I Believe in My Country and Its Youth
Far from bragging about it, 25 years old Hasan might be too modest to acknowledge he's part of Iraq's best chances for a brighter future. Born in Baghdad one year after the end of the first Gulf War, he grew up in a family of engineers that definitely nurtured his own interest for science. “This is a field I've always felt a huge interest for, just like some of my brothers and sisters.”
In 2010, Hasan entered Baghdad's University of technology, where he became a specialist in power engineering. He also had the opportunity to study in Missouri's Columbia College, and started volunteering for the United Nations Development Programme. He obtained his Master in 2017 and has since become a lecturer in his university, realizing one of his dreams. “My family was very open-minded and supportive, they've always encouraged me to follow my own path. But I have to admit that until 2013, I was an ordinary student, with no clear perspective on what that path could be. I just wanted to finish my studies, leave the university and find a good job. Since then, I have become a lecturer, but not an ordinary one in the sense that I get to mix real practical life with theoretical knowledge. This is a working method that you seldom encounter in Iraq's academic world.”

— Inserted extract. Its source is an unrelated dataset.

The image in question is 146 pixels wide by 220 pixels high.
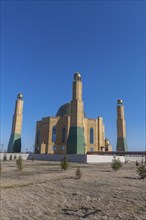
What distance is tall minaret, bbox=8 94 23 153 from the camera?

Teaming up with his friend Ahmed Alyasiri, Hasan is today the proud cofounder of his own company: PTC Group, which stands for Progress Training and Conferences. “During my studies, I already was giving training about entrepreneurship, leadership or team-building to my fellow students, and helped them to write a solid CV, how to build an effective communication plan, or how to successfully pass an interview for any kind of job. Then I saw that it could become a full-time job, so I decided to become professional trainer.” Several big companies in Iraq have asked for his expertise, among whom AstraZeneca (a biopharmaceutical company), Zain Iraq (the country's biggest communication specialist) and the University of Technology (with 16 engineering department). Three different universities, as well as Baghdad's Al Mansour Mall (one of the biggest in the city), have showed interest in allowing him to organize a technology job fair. But it wasn't all smooth sailing and Hasan still has to deal with some resistance to make his voice heard.
“Getting to work for a university is one of my biggest challenges, because it is so hard to convince people of the importance of allowing students to learn leadership techniques in the engineering field.”
“Many people in charge in the academia have a hard time taking it seriously. Most of the ones I've had to deal with were in their sixties and didn't see that the world they knew had changed.”
When asked about UNITAR's courses he took in 2016, the first word that comes to Hasan's mind is “fascination”. “Everything was very well thought-out, and not boring at all. The skills taught there were very helpful to me because I already had clear projects in my head but I did not know what were the proper first steps, and I had no idea of the number of things to take in consideration before starting anything. I was especially excited to learn about PESTLE analysis, for example. We were twenty-four participants of the Fellowship who've become friends since then, and we keep on seeing each other every second Thursdays to talk about our projects.”
Iraqis have gone through tough times in recent years and in the eyes of the younger generation, the future might not look so bright. But Hasan seems immune to any kind of pessimism. “Many friends or people I meet in my daily life are telling me: ‘your English is great, you have an academic degree, why don't you leave to work in the United States or somewhere else?’ I tell them that I believe in our country and its youth. I am convinced that we can have a brighter future, here and now.